3. Rencana penyelamatan

139 10 4
                                    

"Dasar!"

Pria berambut hitam cepak yang bernama Ferry Apriado, menghelakan napasnya sejenak. Beberapa orang melihatnya sekilas lalu perhatian mereka tertuju pada Ridwan.

"Oh. Aku baru tahu kalau kau mengagumi Professor Niko, Mira," kata Ridwan yang tersenyum kecil.

"Ah, ah, ma-maaf, Laksamana. Aku malah mengatakan sesuatu yang tidak penting," balas Mira yang merasa malu.

"Tidak apa-apa. Oh ya, bagaimana perkembangan kabar tentang Yuda?"

"I-Itu... Kami berhasil mendapatkan sinyal gelombang laser yang bertuliskan SOS dari sebuah pulau terpencil. Satelit Bee berhasil mendeteksinya, dan mengirim beberapa gambar pada kami."

"Bisakah kau menunjukkan gambar-gambar itu?"

"Bisa, Laksamana."

Dengan cepat, Mira yang bertugas di bagian Data Storage, bergegas duduk lagi dan menghadap ke monitor virtual digital. Kesepuluh jarinya terampil mengutak-atik program demi program untuk mencari data beberapa gambar yang ia simpan.

Beberapa detik kemudian, ia menemukan apa yang ia cari. Lalu menunjukkannya pada Ridwan.

"Ini gambar-gambarnya, Laksamana," tunjuk Mira dengan menggerakkan kursor pada beberapa gambar yang tertampil di layar monitor digital virtual. "Ada sebuah pulau terpencil berada di sebelah barat, sangat jauh dari Neo Underground."

Ridwan mendekati Mira. Begitu juga dengan Deva dan Friska.

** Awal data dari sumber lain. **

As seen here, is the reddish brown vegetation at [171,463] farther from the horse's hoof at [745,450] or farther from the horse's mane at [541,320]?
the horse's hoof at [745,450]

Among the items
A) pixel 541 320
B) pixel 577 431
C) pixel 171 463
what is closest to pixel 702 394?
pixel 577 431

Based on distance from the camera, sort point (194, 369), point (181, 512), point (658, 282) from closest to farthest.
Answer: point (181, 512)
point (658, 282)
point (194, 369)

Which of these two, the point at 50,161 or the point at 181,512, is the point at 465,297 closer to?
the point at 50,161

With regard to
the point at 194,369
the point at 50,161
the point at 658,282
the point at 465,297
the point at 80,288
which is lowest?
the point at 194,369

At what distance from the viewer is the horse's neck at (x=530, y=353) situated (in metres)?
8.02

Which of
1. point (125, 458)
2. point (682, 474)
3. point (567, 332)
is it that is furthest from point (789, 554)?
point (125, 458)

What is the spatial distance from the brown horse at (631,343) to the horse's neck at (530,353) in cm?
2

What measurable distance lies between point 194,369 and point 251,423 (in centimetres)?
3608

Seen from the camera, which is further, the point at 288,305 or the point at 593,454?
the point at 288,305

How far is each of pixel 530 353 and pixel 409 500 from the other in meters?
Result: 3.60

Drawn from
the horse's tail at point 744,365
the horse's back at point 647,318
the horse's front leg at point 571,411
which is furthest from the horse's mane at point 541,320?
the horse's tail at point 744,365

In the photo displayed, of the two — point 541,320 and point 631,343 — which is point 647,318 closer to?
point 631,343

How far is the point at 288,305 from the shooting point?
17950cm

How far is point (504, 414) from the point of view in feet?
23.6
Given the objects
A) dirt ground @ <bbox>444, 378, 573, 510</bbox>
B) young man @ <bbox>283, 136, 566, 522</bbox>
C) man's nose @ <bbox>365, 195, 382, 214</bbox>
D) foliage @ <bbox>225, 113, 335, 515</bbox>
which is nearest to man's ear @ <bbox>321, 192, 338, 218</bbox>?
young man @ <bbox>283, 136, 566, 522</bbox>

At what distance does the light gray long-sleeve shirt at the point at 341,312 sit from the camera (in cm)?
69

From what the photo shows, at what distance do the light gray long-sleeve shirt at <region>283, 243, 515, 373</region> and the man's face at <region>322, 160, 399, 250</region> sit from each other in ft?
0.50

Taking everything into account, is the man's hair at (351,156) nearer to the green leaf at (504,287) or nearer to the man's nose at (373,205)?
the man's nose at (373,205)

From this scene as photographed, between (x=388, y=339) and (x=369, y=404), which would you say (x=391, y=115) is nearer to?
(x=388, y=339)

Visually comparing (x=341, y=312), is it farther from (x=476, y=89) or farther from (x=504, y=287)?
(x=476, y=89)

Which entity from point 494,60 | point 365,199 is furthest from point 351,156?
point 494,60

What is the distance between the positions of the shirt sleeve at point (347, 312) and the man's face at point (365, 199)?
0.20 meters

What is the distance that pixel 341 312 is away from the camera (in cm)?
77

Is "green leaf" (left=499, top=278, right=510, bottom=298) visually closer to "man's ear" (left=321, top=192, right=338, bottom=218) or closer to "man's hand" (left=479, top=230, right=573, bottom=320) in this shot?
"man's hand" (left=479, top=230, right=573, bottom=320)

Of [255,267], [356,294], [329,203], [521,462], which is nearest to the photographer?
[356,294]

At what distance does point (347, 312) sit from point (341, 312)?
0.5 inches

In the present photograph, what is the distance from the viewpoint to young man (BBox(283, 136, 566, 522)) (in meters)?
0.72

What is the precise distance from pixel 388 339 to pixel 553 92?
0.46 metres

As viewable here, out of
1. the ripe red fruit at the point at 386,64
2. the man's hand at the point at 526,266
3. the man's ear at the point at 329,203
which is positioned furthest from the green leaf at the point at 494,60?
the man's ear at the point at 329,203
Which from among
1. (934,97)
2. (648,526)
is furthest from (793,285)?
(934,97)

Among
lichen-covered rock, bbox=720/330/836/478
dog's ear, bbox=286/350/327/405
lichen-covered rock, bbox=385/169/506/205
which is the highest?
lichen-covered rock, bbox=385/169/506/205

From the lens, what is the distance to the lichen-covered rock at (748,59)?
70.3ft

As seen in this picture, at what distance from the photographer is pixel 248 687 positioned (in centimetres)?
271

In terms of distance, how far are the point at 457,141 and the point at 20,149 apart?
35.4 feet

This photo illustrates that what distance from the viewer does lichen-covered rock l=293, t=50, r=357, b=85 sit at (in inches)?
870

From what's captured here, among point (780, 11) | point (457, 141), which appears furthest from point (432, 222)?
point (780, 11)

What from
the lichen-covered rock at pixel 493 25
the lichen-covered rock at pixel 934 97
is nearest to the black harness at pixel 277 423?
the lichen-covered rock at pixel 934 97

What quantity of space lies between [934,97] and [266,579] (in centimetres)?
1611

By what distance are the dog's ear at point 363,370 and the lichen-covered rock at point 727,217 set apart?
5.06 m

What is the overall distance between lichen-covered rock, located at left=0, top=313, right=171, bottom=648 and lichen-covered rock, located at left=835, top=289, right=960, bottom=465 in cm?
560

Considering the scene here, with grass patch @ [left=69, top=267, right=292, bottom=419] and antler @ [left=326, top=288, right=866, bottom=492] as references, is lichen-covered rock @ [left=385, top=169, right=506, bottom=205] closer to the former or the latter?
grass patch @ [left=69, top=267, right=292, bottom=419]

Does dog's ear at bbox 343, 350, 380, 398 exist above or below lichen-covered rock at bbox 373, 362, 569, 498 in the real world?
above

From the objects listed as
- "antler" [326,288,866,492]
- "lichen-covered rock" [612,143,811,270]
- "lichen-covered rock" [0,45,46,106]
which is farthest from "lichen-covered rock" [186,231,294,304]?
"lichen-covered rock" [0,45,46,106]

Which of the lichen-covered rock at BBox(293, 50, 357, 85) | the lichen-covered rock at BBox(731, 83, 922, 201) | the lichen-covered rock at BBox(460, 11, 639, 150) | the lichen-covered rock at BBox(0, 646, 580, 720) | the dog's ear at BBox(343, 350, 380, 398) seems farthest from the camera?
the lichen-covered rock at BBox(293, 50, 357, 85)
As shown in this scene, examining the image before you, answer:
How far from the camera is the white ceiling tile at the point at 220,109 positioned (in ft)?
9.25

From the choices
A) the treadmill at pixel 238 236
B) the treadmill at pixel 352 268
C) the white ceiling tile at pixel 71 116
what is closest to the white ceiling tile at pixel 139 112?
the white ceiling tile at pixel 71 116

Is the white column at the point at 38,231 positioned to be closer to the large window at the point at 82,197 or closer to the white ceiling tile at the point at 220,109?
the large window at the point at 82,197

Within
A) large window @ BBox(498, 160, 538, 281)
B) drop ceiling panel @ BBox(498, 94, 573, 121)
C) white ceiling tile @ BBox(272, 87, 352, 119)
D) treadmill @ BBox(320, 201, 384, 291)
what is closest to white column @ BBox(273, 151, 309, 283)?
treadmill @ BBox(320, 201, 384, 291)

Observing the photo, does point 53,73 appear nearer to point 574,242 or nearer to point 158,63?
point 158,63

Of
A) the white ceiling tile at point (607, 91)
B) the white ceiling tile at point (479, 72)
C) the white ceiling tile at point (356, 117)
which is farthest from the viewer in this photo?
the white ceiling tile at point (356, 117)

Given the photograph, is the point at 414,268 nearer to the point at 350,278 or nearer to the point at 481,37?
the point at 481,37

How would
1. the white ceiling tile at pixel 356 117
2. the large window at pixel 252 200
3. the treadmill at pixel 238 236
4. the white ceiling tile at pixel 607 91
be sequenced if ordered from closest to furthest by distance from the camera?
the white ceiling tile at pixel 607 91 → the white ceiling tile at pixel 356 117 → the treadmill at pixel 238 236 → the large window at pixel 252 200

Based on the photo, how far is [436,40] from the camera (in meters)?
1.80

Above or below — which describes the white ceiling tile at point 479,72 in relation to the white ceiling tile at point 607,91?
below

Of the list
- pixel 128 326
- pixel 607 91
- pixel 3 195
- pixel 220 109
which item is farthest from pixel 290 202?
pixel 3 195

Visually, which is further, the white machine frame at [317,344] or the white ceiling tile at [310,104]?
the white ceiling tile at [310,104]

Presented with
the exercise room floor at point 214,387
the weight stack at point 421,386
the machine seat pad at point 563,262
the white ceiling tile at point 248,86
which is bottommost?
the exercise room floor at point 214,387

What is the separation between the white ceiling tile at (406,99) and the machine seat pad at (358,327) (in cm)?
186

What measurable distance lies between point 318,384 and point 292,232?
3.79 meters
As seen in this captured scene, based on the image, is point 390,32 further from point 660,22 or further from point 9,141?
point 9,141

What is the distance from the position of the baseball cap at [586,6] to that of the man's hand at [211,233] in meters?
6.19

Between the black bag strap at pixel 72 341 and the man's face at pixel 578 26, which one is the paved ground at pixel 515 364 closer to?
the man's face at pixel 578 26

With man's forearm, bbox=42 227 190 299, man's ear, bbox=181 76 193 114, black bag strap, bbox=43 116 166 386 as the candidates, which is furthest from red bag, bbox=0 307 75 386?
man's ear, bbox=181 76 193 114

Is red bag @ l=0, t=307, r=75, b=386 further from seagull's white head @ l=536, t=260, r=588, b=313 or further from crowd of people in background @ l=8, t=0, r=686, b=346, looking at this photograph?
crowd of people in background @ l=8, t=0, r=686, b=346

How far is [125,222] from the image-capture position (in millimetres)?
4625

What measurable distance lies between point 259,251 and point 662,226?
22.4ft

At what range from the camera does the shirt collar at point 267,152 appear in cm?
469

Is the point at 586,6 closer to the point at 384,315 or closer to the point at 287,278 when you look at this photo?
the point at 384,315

"Pulau?" tanya Deva yang heran.

"Ya, sebuah pulau yang tiba-tiba muncul di lautan. Ada gambar orang yang tertangkap di satelit Bee. Ini dia," Mira menunjukkan sebuah gambar yang menampilkan sosok laki-laki remaja berambut coklat dari sudut pandang atas.

Deva dan Friska tersentak. Mereka berkata kompak.

"Itu Yuda!"

Mira mengangguk.

"Ya. Itu benar."

"Tapi, bagaimana bisa dia sampai ke sana?" Friska khawatir bercampur bingung. "Dia,'kan, tidak membawa pakaian anti petir pada saat mau pergi dengan tim Ekspedisi Remaja. Dia hanya membawa tas ransel, kompas, dan perlengkapan menyelam. Padahal semua temannya mati tersambar petir. Mustahil kalau dia selamat."

"Ya. Itu sangat aneh, Friska. Seandainya kau memberitahu Kakak, pasti kejadian ini tidak terjadi pada Yuda, kan?" timpal Deva yang melototi Friska.

"Eh? Ah... Akukan sudah minta maaf sama Kakak. Aku tahu kalau aku salah karena mengizinkan Yuda pergi tanpa memberitahukan Kakak."

"Aaah... Sudahlah. Ini sudah terjadi. Apa boleh buat."

"Maaf."

"Iya. Lupakan saja."

Deva menghelakan napasnya. Friska menunduk karena merasa bersalah. Ridwan dan Mira terpaku menyaksikan interaksi mereka.

"Kalian jangan khawatir. Kami akan mengirim beberapa orang untuk menjemput Yuda ke sana," ungkap Ridwan yang tersenyum tipis.

"Kalau begitu, izinkan aku ikut, Laksamana," pinta Deva tiba-tiba.

"Tidak boleh."

DOOONG!!

Atas perkataan Ridwan, sukses membuat Deva membatu. Ridwan berwajah serius dengan sorot kedua mata yang tegas.

Semua orang tetap berdiri di tempat dan memperhatikan mereka.

"Kenapa tidak boleh?"

"Ya. Kau bukan anggota Neo Resque. Orang luar tidak boleh ikut dalam tugas kami."